*EXTRACT TO READ*:
□ □ □ □ □

How did America get it wrong? And what can we do to minimize the damage to America and collaterally to Iraq.


". . .I think we made a difference by training the police, equipping them, mentoring their leaders, and doing what we could to promote the rule of law."

Have we and do we support the rule of law in this endeavor? The rule of law cannot flow from an illegal, aggressive invasion and war that toppled an onerous regime, though the efforts of most of the troops like Mr. Carter are performed in the very best spirit of everything America stands for.

From the inception, the question hangs like a damoclean sword: what rule of law allows for the complete removal of one government to be replaced by another totally funded and directed by the invading power? Not an auspicious carpet on which to roll out democracy.


Counterinsurgency is a fine strategy, but why is there fighting in the first place? What America calls the rule of law is actually a veneer of U.S. dominance overlaid upon a non-unified country in name only.

□ □ □ □ □

*DATA EXTRACTS*:

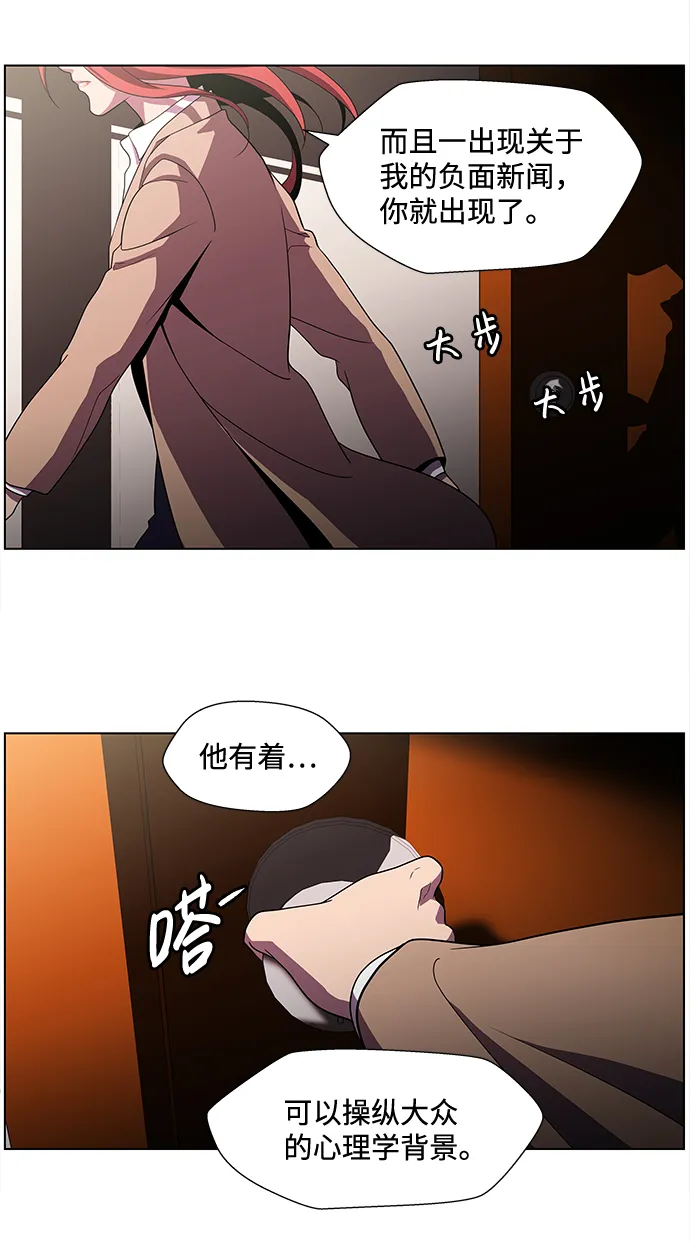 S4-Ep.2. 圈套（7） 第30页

□ □ □ □ □

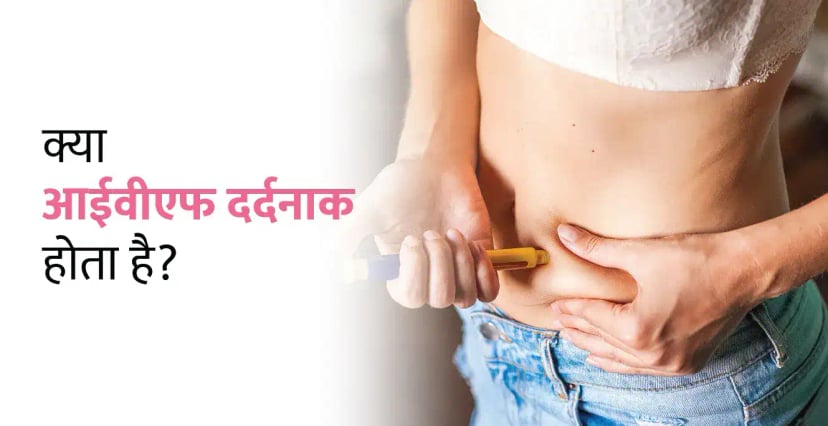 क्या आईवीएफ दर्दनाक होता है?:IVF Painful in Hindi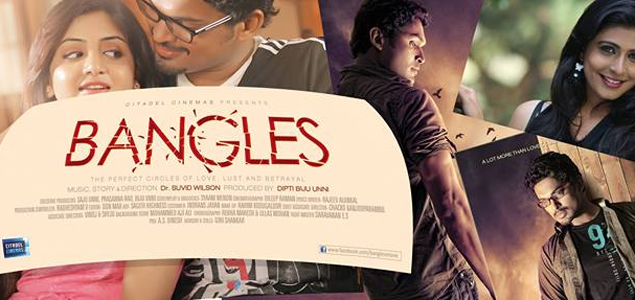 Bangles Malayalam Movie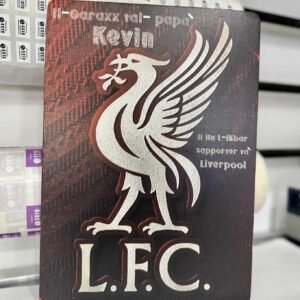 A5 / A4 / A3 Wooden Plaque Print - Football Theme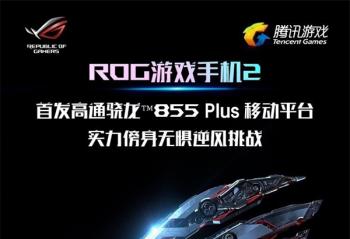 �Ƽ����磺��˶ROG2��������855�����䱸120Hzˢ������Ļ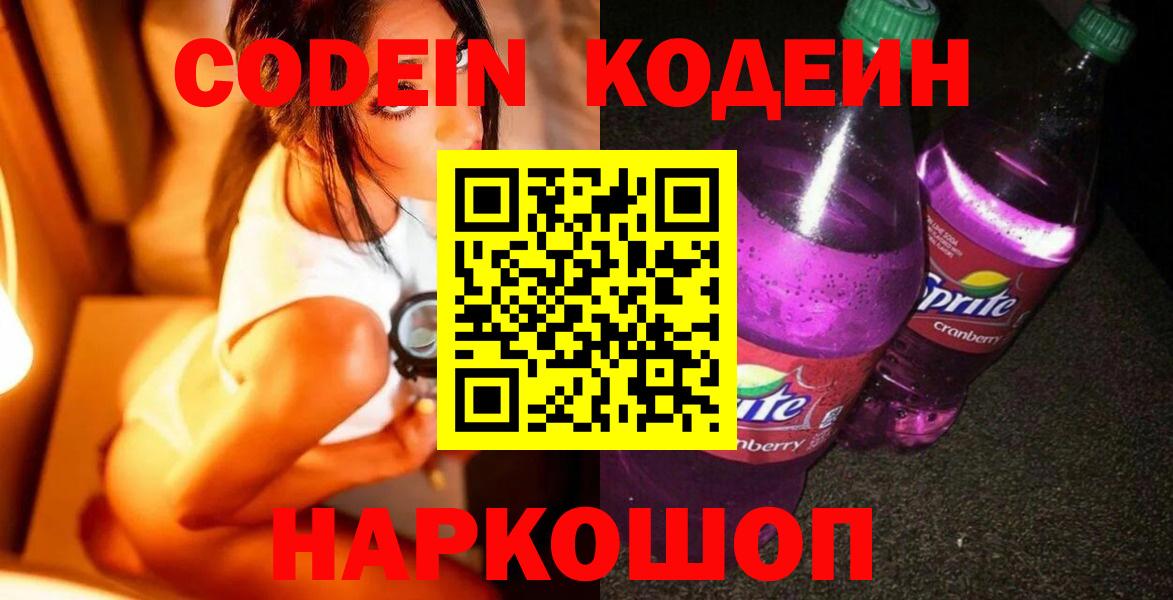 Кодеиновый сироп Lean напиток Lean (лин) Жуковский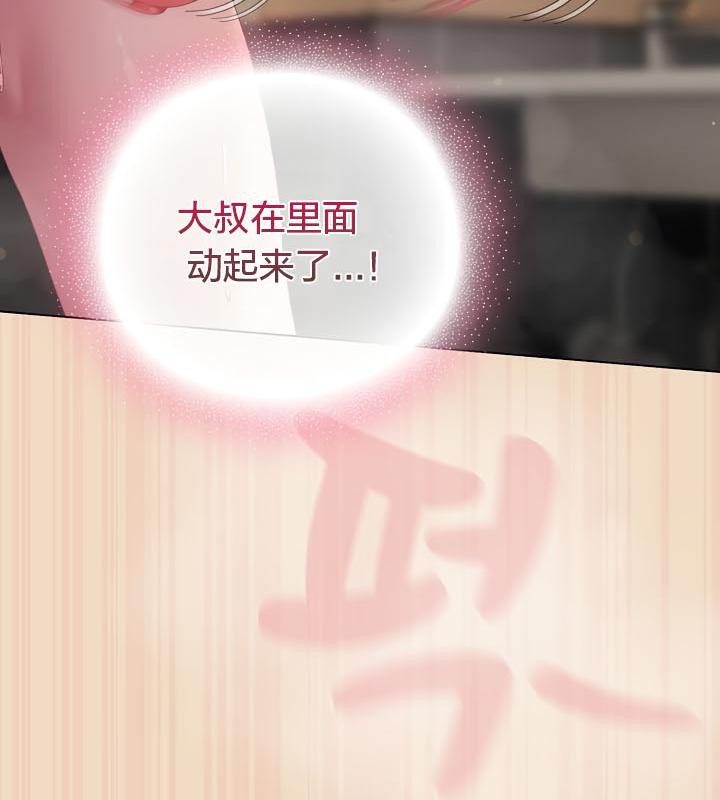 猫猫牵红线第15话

□ □ □ □ □

*REQUIRED WORK*:
- a) Answer these questions about the commentary on the rule of law in Iraq, one line each:
(i) Which individual does the text name as an example of the troops?
(ii) What does the text say the question hangs like?
(iii) According to the text, what is the thing America calls the rule of law actually?
- b) In the commentary on the rule of law in Iraq, list every action that the quoted speaker says was taken.

*TASK RESULTS*:
- a)
(i) Mr. Carter
(ii) A damoclean sword
(iii) A veneer of U.S. dominance overlaid upon a non-unified country in name only

- b)
Training the police
Equipping them
Mentoring their leaders
Doing what they could to promote the rule of law